Not all people homeschool in a way that involves actual teaching. It is just the time together that is bonding.

I do not actually "teach" much. My kids mostly use self-teaching materials. That actually works better because it puts them in charge of their own education. Empowering for them, and freeing for me.

You could always live for a period of time with them in another country. Kids have a way of picking up languages quickly when they are with other kids who speak the language, and when they are watching cartoons, for example, in another language. Immersion works great for kids.

You are obviously very intelligent. Your child's genes are going to be half yours. That will make it easier, all the way around.


----------



## jld (Dec 1, 2013)

Andy1001 said:


> Well I haven't been broaching the subject lately but she has made it clear that *she wants to go back to work and also that she doesn't want to work for me*.She may change her mind when the baby comes.I think it's just that she wants to earn her own money because to be honest it doesn't matter what she earns it won't make any difference to our lifestyle.


Has she said why she does not want to work for you? Does she feel it would be giving up too much of her power?

That might be the reason she does not want to be a sahm, either. A woman cedes a lot of power to a man when she accepts to be a sahm. She has to trust he will not abuse her in any way, that he truly loves her and will treat her the way he would treat himself.

Andy, very honestly, have you given her any reason to believe you would not treat her the way you would treat yourself?


----------



## Andy1001 (Jun 29, 2016)

jld said:


> Not all people homeschool in a way that involves actual teaching. It is just the time together that is bonding.
> 
> I do not actually "teach" much. My kids mostly use self-teaching materials. That actually works better because it puts them in charge of their own education. Empowering for them, and freeing for me.
> 
> ...


I have a high IQ all right.Dealing with relationships is another thing though.If it was as easy as designing something I would have no problem.This falling in love is hard work and reading the stories on this forum It seems marriage is hard work too.


----------



## jld (Dec 1, 2013)

Andy1001 said:


> I have a high IQ all right.Dealing with relationships is another thing though.If it was as easy as designing something I would have no problem.This falling in love is hard work and reading the stories on this forum It seems marriage is hard work too.
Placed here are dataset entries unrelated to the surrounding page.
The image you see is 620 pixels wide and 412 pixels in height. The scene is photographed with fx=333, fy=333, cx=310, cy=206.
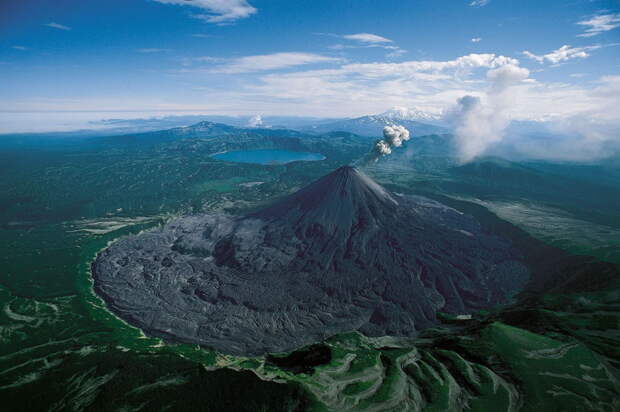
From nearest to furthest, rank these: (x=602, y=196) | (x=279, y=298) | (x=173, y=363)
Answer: (x=173, y=363)
(x=279, y=298)
(x=602, y=196)

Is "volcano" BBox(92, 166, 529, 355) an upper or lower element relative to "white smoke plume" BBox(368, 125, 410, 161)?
lower

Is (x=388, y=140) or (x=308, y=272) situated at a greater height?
(x=388, y=140)

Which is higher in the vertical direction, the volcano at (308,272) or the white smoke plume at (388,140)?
the white smoke plume at (388,140)

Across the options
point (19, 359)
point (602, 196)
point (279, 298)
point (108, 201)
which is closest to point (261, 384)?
point (279, 298)

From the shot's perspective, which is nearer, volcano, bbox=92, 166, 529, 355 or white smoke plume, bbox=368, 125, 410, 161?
volcano, bbox=92, 166, 529, 355

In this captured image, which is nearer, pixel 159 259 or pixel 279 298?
pixel 279 298

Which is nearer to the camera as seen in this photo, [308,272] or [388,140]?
[308,272]

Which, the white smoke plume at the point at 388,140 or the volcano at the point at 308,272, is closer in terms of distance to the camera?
the volcano at the point at 308,272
Marriage is not hard work for everyone. The secret is compatibility. And that is something that, imo, is more found than created.
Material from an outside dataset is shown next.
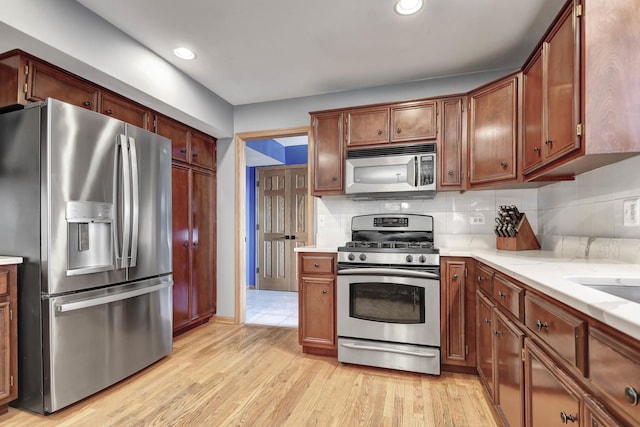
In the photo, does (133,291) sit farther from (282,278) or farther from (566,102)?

It is critical to be transparent with your spouse. And to accept them as they are. You can try to persuade, to influence, but you must be able to hear No when they say it (if you want to stay together). Even when it just about kills you to hear it.

What drew you to this girl? Just her beauty? Or was there more to it than that?


----------



## Kivlor (Oct 27, 2015)

Personally, my opinion is more in line with the post from @john117 earlier on this. Doesn't matter, as long as her spending is in line with her aspirations. I think families actually function better with a SAHM. Having a parent around is good for kids. And having a spouse at home to help take care of the basics frees the other spouse to work harder and not have to focus on those issues.

I apply the "barbell" strategy to a lot of things in life. Mixing of Hyper-conservative and Hyper-aggressive strategies tends to make one less vulnerable to unpredictable "bad" events, and gives you the option to turn them into an opportunity. A SAHW (especially one with some skill / degree, who could work if she chose) would provide options to the entire family unit, and options are power. She doesn't have to directly provide money to be a benefit. Not all of life is economic benefit, in fact, the vast majority of life's benefits are non-pecuniary.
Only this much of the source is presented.